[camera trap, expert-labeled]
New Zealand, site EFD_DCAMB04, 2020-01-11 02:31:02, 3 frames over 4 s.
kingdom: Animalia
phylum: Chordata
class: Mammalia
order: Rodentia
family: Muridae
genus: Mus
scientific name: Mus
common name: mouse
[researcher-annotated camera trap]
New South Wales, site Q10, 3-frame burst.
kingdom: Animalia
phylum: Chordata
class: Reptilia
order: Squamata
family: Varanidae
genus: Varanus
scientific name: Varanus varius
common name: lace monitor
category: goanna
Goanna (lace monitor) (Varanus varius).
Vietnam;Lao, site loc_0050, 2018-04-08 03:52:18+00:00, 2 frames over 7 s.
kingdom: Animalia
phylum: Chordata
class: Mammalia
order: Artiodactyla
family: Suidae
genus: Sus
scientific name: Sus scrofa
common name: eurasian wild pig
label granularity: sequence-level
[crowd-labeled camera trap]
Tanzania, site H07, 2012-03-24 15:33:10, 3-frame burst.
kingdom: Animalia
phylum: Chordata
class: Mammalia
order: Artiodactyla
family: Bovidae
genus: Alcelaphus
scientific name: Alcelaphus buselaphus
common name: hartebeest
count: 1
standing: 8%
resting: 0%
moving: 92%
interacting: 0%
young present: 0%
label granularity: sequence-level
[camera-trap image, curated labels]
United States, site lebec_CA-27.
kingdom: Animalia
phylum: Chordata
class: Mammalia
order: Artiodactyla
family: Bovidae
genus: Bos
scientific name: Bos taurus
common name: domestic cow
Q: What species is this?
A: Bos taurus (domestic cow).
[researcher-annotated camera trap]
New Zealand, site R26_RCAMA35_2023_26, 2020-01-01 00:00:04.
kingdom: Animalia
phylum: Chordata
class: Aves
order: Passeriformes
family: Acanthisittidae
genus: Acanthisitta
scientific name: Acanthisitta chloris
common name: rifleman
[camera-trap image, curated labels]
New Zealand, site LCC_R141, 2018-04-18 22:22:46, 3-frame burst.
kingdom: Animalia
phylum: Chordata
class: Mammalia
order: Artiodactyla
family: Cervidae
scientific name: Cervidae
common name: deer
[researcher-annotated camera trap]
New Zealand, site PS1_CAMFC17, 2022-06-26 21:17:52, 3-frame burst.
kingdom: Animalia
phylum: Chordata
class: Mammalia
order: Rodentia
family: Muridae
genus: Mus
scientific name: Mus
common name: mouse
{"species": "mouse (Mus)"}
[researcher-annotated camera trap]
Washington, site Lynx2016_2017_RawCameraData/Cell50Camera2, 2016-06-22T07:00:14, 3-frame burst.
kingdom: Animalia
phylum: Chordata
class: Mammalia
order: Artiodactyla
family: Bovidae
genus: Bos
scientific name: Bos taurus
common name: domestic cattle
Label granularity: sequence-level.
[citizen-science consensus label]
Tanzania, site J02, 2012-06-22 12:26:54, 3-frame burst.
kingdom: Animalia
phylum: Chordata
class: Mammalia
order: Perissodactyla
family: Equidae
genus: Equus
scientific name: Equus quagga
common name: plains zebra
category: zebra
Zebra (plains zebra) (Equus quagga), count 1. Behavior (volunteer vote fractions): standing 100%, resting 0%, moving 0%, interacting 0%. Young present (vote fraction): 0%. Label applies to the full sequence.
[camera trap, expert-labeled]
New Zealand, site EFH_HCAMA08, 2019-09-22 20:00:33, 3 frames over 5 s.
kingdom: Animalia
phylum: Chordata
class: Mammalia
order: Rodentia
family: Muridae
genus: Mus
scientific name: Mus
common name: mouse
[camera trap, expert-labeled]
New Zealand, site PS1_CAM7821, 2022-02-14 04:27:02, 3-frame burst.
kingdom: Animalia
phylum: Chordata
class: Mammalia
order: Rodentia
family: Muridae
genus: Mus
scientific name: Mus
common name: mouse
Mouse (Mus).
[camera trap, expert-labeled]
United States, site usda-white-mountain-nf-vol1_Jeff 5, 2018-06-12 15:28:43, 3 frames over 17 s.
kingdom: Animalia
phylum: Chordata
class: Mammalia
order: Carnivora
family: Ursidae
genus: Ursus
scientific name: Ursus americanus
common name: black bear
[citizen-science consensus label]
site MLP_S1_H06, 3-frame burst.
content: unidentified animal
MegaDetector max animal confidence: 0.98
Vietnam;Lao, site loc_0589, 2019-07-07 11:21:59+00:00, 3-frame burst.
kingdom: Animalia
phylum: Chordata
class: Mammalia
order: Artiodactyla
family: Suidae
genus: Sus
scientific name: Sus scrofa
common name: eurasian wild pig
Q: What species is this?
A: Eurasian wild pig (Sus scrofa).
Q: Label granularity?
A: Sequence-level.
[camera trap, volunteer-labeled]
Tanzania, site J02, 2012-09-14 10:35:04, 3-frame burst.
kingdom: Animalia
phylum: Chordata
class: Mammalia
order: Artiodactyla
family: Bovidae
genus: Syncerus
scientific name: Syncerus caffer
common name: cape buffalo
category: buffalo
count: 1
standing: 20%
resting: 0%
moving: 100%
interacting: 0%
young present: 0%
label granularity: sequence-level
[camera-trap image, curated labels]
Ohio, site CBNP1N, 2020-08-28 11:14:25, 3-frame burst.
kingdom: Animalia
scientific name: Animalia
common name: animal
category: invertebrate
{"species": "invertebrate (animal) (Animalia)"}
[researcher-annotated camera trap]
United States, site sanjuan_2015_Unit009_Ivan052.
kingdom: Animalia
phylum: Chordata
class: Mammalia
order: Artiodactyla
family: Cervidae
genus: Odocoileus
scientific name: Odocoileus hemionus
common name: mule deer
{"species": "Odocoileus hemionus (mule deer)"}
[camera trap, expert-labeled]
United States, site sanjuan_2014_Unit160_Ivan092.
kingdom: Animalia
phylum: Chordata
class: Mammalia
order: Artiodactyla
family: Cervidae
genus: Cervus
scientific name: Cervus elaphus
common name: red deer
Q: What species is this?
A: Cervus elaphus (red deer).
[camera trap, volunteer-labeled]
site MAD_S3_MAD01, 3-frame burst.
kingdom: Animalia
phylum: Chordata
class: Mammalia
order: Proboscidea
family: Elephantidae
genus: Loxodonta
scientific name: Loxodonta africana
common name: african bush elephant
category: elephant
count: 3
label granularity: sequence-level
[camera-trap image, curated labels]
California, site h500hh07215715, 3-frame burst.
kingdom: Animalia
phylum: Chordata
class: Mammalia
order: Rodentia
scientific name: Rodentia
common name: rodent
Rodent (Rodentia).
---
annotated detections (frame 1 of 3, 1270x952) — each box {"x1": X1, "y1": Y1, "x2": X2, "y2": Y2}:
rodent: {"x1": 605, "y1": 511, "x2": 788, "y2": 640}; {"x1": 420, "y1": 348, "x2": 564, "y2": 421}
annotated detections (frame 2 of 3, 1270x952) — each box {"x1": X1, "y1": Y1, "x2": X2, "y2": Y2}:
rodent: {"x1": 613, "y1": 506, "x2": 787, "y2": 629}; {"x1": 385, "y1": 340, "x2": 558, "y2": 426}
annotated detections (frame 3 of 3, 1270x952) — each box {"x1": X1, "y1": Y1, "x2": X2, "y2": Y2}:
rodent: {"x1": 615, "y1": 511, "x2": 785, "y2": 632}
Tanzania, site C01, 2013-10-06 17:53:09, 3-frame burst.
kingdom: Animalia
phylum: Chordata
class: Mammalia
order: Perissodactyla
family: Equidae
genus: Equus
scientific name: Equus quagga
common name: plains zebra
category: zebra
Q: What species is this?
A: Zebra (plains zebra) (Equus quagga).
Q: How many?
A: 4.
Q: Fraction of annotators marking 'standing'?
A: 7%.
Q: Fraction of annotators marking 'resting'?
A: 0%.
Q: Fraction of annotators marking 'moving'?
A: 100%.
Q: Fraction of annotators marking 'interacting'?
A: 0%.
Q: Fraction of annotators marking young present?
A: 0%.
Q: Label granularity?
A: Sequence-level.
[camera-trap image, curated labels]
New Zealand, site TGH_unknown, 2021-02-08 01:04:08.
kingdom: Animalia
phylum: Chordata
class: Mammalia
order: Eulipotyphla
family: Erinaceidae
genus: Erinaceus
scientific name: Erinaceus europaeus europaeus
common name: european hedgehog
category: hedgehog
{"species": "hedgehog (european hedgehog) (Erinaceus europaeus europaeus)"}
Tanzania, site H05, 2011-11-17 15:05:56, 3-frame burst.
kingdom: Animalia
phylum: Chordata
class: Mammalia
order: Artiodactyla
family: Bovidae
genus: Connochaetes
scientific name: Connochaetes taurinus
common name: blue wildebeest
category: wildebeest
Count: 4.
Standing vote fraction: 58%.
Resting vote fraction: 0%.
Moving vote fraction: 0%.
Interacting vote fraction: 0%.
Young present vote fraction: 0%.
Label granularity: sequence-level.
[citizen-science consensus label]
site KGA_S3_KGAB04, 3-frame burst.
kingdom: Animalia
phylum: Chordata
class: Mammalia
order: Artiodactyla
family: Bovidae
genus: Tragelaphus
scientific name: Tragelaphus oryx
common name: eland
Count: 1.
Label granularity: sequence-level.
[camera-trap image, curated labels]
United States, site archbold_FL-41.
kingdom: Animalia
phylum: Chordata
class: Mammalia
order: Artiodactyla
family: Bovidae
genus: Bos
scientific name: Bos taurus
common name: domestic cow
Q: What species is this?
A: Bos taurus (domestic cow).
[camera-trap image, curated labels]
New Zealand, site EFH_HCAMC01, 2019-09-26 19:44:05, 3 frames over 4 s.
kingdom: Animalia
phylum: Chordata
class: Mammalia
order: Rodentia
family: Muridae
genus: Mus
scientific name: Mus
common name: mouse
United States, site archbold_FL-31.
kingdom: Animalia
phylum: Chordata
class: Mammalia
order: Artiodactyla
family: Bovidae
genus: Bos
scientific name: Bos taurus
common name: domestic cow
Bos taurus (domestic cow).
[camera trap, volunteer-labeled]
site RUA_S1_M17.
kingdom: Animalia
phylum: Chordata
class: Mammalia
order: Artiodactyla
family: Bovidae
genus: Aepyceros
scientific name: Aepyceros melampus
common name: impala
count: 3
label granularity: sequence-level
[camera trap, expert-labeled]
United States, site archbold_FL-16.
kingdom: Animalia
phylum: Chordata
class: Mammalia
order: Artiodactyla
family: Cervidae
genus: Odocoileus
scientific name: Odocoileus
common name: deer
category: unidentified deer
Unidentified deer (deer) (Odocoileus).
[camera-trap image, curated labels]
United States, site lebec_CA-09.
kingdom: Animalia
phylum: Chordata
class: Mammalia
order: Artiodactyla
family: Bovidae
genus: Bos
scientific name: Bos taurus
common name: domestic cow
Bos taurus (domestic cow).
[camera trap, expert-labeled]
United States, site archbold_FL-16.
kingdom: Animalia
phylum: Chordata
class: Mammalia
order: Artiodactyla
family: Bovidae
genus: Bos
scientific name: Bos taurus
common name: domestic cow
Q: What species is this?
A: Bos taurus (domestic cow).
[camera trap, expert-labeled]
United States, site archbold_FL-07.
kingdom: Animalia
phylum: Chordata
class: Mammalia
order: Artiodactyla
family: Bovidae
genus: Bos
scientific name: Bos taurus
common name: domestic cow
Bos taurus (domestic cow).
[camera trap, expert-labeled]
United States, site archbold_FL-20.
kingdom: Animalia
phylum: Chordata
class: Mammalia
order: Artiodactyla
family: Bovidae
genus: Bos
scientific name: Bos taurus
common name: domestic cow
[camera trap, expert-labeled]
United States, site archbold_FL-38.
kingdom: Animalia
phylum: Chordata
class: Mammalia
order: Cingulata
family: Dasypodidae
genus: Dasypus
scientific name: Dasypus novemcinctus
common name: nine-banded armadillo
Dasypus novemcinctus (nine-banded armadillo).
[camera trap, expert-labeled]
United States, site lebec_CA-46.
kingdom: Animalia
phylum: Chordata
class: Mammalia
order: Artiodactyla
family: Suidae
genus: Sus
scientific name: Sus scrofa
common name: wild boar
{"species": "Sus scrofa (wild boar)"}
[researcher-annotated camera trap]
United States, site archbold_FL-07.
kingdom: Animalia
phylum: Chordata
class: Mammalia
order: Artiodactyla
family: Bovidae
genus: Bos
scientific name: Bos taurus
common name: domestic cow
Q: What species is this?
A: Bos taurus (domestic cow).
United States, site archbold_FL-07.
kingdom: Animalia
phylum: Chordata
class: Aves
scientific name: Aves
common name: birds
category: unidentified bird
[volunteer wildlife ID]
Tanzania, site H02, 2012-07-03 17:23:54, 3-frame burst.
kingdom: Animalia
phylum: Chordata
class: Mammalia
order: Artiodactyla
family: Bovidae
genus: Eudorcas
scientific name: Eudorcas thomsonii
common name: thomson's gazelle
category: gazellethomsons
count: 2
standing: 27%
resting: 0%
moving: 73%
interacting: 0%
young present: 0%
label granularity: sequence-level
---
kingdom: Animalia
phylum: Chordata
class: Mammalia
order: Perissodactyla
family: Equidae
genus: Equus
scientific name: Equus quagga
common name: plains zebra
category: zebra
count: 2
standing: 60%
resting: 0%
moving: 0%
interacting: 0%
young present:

*-*-*

• [THE PROBLEM]: Up to and including the line with "common name: lace monitor", restate the records above word for word from the very first line.

• [WRITTEN RESPONSE]:
[camera trap, expert-labeled]
New Zealand, site EFD_DCAMB04, 2020-01-11 02:31:02, 3 frames over 4 s.
kingdom: Animalia
phylum: Chordata
class: Mammalia
order: Rodentia
family: Muridae
genus: Mus
scientific name: Mus
common name: mouse
[researcher-annotated camera trap]
New South Wales, site Q10, 3-frame burst.
kingdom: Animalia
phylum: Chordata
class: Reptilia
order: Squamata
family: Varanidae
genus: Varanus
scientific name: Varanus varius
common name: lace monitor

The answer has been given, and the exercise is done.